Poszukiwania drobin informacyjnych na temat "elitarności" w kontekście literaturoznawstwa zaprowadziło mnie aż do artykułu zatytułowanego "Poziom czytelnictwa jako składowa kultury powszechnej męskiego środowiska judo". Przejrzałem z ciekawości.
I tak artykuł Małgorzaty Pujszo, Roberta Stepniaka i Marka Adama w zakończeniu prezentuje trzy wnioski (cytuję dosłownie i bez korekty):
1) "Poziom kultury czytelniczej będącej częścią kultury powszechnej jest w sposób nieznaczny ale istotny, wyższy w środowisku męskim judo, niż ogólnie przyjęty standard polskiego społeczeństwa.
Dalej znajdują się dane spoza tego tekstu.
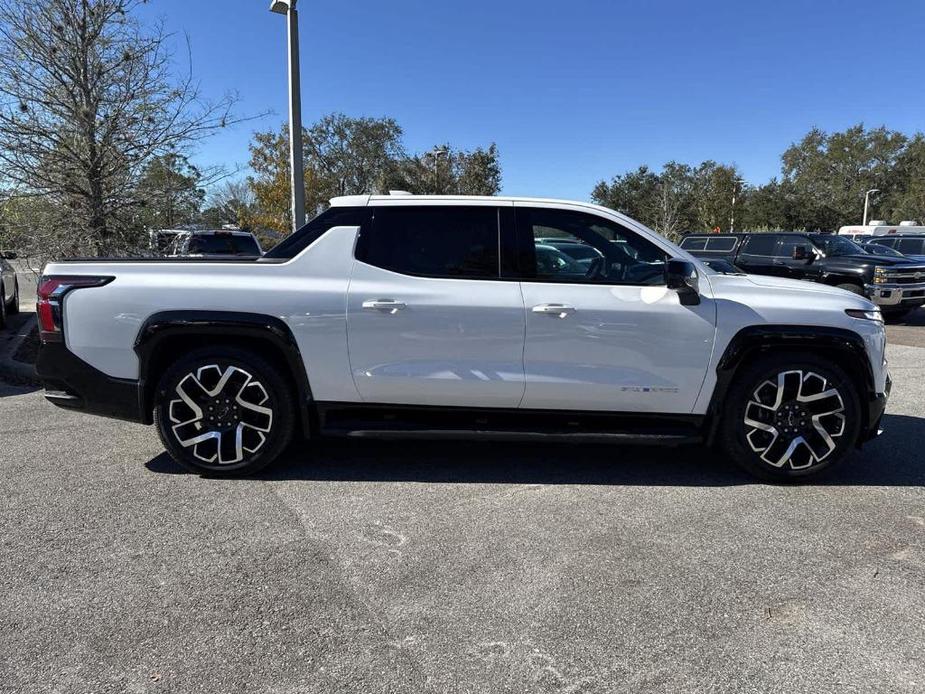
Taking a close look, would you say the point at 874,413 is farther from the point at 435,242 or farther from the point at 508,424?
the point at 435,242

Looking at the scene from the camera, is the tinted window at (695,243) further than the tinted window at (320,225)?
Yes

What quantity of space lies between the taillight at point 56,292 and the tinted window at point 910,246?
71.1ft

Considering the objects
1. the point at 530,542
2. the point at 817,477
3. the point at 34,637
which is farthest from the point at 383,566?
the point at 817,477

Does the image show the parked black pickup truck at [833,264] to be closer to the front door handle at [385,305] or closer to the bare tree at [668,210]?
the front door handle at [385,305]

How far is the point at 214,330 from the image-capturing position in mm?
4090

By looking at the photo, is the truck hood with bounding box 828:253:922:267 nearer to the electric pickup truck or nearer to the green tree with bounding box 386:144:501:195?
the electric pickup truck

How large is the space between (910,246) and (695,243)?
9365 millimetres

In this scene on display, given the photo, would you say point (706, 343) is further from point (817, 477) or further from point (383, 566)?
point (383, 566)

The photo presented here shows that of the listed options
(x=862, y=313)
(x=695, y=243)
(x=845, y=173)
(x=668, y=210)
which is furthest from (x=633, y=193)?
(x=862, y=313)

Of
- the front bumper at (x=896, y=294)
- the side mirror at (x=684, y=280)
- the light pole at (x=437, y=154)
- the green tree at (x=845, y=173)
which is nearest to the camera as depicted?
the side mirror at (x=684, y=280)

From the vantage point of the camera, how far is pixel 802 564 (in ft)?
10.6

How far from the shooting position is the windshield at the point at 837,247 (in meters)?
13.0

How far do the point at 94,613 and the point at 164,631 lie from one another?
1.22 feet

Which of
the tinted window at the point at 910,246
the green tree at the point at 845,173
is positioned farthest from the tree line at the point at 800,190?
the tinted window at the point at 910,246
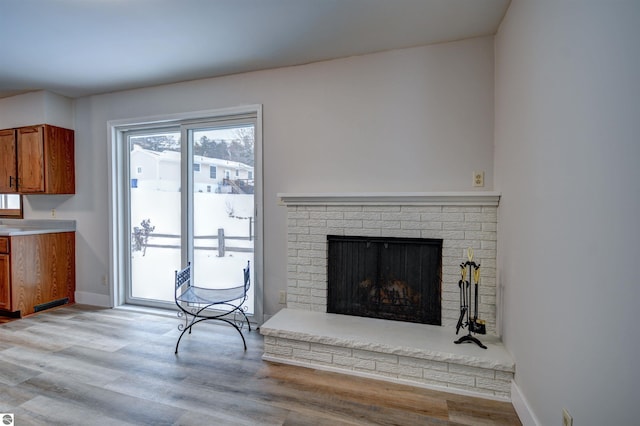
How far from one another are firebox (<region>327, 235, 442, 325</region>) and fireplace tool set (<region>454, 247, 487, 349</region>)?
0.21 meters

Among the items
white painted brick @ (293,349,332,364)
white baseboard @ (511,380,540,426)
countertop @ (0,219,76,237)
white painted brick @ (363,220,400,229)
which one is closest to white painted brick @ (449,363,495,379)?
white baseboard @ (511,380,540,426)

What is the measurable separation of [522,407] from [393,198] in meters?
1.56

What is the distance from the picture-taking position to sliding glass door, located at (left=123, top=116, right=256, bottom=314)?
332 centimetres

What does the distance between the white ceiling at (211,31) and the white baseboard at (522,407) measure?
2.42 meters

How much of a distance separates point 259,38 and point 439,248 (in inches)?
86.8

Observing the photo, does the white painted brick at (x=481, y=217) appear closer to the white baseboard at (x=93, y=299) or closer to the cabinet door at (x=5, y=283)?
the white baseboard at (x=93, y=299)

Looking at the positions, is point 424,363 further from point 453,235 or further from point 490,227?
point 490,227

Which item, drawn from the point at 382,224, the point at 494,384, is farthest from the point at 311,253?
the point at 494,384

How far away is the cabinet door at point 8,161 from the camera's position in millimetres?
3854

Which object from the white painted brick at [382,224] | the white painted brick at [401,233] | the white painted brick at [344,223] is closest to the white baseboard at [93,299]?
the white painted brick at [344,223]

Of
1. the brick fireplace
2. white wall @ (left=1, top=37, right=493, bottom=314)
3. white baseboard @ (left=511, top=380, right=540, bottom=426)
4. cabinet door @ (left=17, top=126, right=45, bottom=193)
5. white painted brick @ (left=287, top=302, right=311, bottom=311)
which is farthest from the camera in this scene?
cabinet door @ (left=17, top=126, right=45, bottom=193)

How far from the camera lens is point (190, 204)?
352 cm

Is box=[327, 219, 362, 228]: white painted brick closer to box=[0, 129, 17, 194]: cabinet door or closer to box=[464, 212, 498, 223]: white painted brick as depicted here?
box=[464, 212, 498, 223]: white painted brick

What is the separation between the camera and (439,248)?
259cm
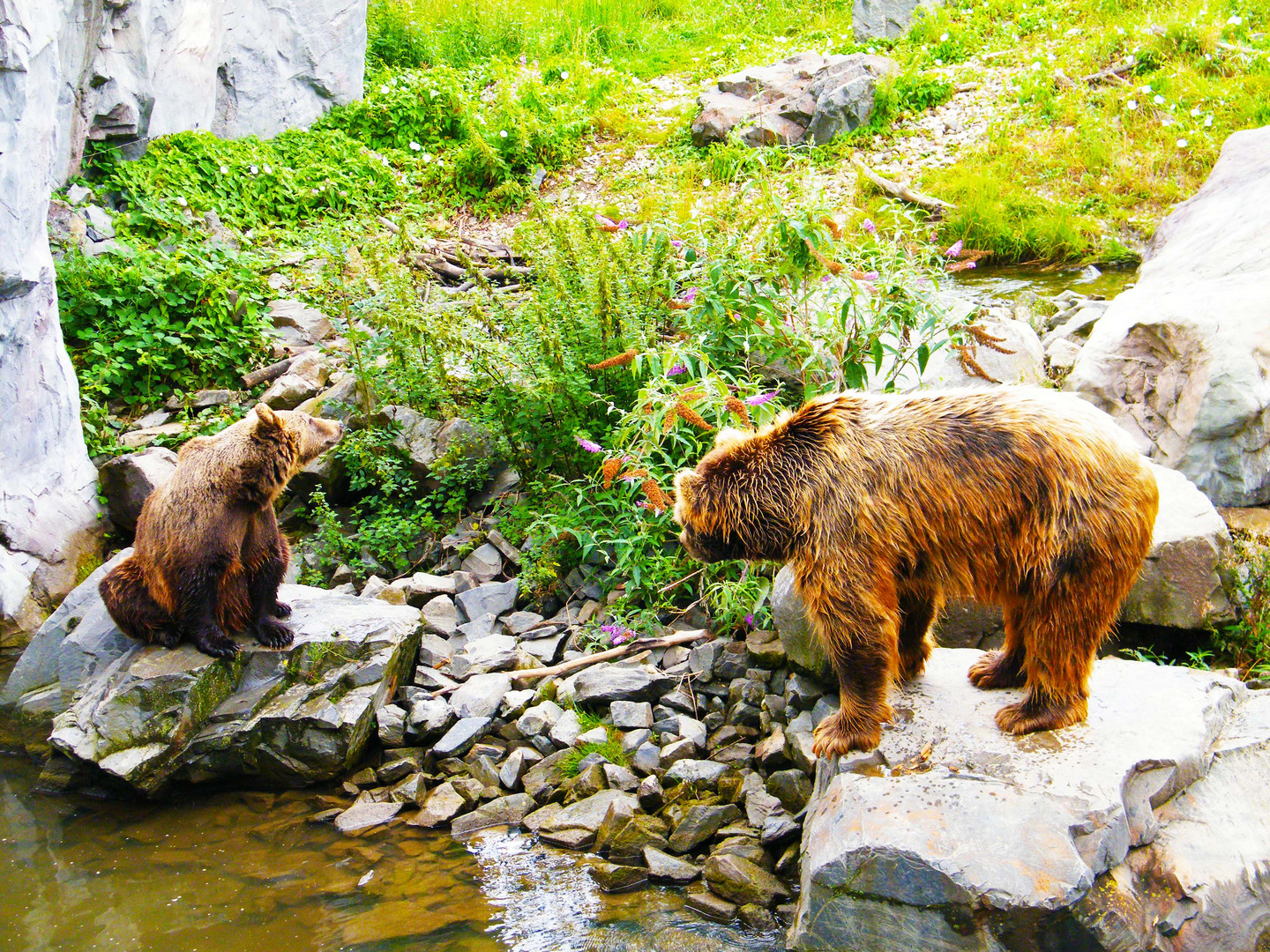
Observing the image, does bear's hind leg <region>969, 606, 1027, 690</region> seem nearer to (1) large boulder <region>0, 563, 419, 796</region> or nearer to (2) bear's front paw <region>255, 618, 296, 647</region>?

Związane jest to z wykształceniem, a nie procesem treningowym tej grupy społecznej"
2) "Preferencje czytelnicze osób trenujących judo różnią się w sposób istotny, od preferencji społeczeństwa kierując się w sposób istotny w stronę czytelnictwa naukowego i zawodowego. Natomiast sposoby czytelnicze męskiej grupy pozostają tradycyjne."
3) "Wieloletni wyczerpujący trening judo nie jest czynnikiem ograniczającym kulturę czytelniczą badanej grupy społecznej judoków."
Znacie jakichś judoków, którzy czytają?